Suisse: la future loi contre le terrorisme suscite des inquiétudes

La loi fédérale sur les mesures policières de lutte contre le terrorisme sera soumise à votation le 13 juin. De nombreuses voix s'élèvent contre les futures dispositions concernant notamment la présomption d'innocence ou la séparation des pouvoirs. C'est le cas notamment de la conférence épiscopale suisse.

C'est une loi qui soulève de plus en plus d'inquiétudes à mesure que la date de sa soumission au référendum s'approche. Le 13 juin prochain, la loi fédérale sur les mesures policières de lutte contre le terrorisme sera soumise à la votation des Suisses. Selon les autorités de la confédération et les services de renseignement, la menace terroriste reste en effet élevée sur le pays et nécessite une adaptation des moyens d'y répondre. 
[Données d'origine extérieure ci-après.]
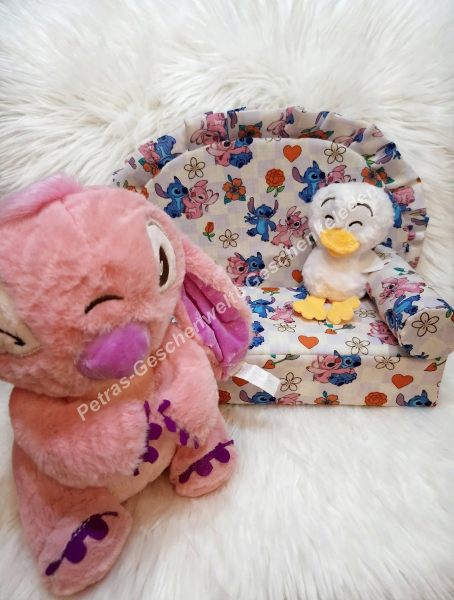 Geburtstagsgeschenk für Kinder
Le coeur de la nouvelle loi établit une base légale qui permet aux forces de l’ordre d'agir «de manière préventive» contre des terroristes potentiels. Le nouveau texte permettrait ainsi d'interpeller des individus même si «les indices ne suffisent pas pour ouvrir une procédure pénale». Une grave dérive pour de nombreux observateurs, que ce soit des ONG, des experts politiques mais aussi du côté de l'Église helvétique.

Dans un communiqué, la commission Justice et Paix de la conférence épiscopale suisse dénonce une loi où « la fin justifie les moyens »et remet en question des principes fondamentaux comme la présomption d'innocence ou le principe de séparation des pouvoirs. «D’un point de vue socioéthique, une certaine tension est palpable entre, d’une part, les mesures de sécurité et, de l’autre, les libertés fondées sur les droits de l’homme», écrit Justice et Paix. Dans ce contexte, «les groupes marginaux, les groupes politiques et religieux et les minorités courent le risque, avec la proposition de loi, de voir leur liberté ou leurs droits individuels violés».

«L’idéal de sécurité totale, une illusion»

Selon la conférence des évêques suisses, il serait préférable d'«examiner minutieusement les mesures de lutte contre le terrorisme déjà en vigueur avant d’introduire de nouvelles mesures visant à restreindre les droits fondamentaux des personnes» et de citer des lois récemments votées en Suisse comme la dernière loi fédérale sur le renseignement. Justice et Paix s'inquiète en effet d'un «contrôle préventif et global» avant même que l'efficacité des lois déjà votées puisse être démontrée. 

«L’idéal de sécurité totale n’est qu’illusion» relève encore la commission nationale Justice et Paix qui rappelle que «la démocratie se construit sur un double rapport de liberté et de confiance» et que la paix et la justice ne sauraient se bâtir «en prenant les mesures de sécurité proposées». Le bureau des droits de l'Homme de l'ONU, basé à Genève avait également fait part de son opposition à cette nouvelle loi, dénonçant notamment des nouveaux termes tels que «propagation de la crainte», compris dans le texte.